Full disclosure: I met Lisa in September 1984, after I quit my job teaching on an Indian Reservation to work without pay as a paralegal in immigration prisons. As I stepped into Proyecto Libertad’s office on my Day One, Lisa was reading the riot act to her staff, in Spanish.

She told them how important their jobs were, and that they had to be absolutely scrupulous about everything they did. She scared the pants off me.

I proceeded to work as a paralegal for Proyecto, then at three other immigration prisons, because no one knew, in those days, except for a few dirt-poor lawyers, what was happening in our immigration prisons on the border — a tremendous prison system that has crept, far from the public eye, farther and farther inland, and farther away from legal oversight.

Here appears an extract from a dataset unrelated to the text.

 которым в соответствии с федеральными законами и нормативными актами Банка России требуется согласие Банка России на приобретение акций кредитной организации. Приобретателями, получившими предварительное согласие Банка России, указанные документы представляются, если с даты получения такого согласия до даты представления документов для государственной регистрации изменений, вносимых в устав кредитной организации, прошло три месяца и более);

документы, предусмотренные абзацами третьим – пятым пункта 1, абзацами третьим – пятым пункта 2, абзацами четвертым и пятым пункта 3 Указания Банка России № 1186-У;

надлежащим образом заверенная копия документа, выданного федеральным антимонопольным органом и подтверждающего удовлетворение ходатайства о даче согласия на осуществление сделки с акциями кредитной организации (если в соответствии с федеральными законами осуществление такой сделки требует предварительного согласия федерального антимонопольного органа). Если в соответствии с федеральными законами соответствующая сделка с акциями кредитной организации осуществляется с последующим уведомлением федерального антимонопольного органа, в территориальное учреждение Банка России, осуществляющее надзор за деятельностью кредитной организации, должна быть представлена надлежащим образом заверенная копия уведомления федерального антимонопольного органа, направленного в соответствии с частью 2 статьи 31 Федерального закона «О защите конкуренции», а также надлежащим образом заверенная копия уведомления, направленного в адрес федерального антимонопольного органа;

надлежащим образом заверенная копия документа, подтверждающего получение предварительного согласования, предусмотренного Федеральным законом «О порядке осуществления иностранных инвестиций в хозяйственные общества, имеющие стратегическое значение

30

I got into the prisons honestly, as a paralegal, and worked, and looked around. And took notes. I entered two other immigration prisons as a reporter, and was refused entrance at another, and witnessed the chicanery and outright lies that have become a custom of 40 years standing on the border.

Clare Cherkasky, a longtime attorney for Proyecto Libertad, now in private practice in Alexandria, Va., remembered Lisa for “her brilliance and creativity, her love for all living beings, and many, many, many lives changed for the better.”

Lisa came to see me two years ago in Denver. It was the first vacation she’d taken, I believe, in more than 20 years. That’s when I learned she was a farm girl at heart. I could see it in her eyes when she talked about horses, and her farm and trees, and played with my dogs.

After Lisa left Proyecto, 30-some years ago, she founded the Refugio del Río Grande, a refuge for torture victims in south Texas. Lisa leaves behind her beloved boxers, a pair of white llamas, a flock of chickens, a small, spoiled herd of cattle, and a white horse.

Lisa was light in darkness for dozens of human rights and civil rights attorneys who carry her torch. She saved thousands of lives: poor people, strangers, refugees. If it’s true, as the Torah says, that she who saves one life saves all mankind, then Lisa saved a medium-size planet.

She’s gone now, and her flame must be carried by others, against Lisa’s opponents, many of them in our own government, who still — phony Christians — use their money, power, connections and shamelessness, to try to snuff out the flame that Lisa helped to light.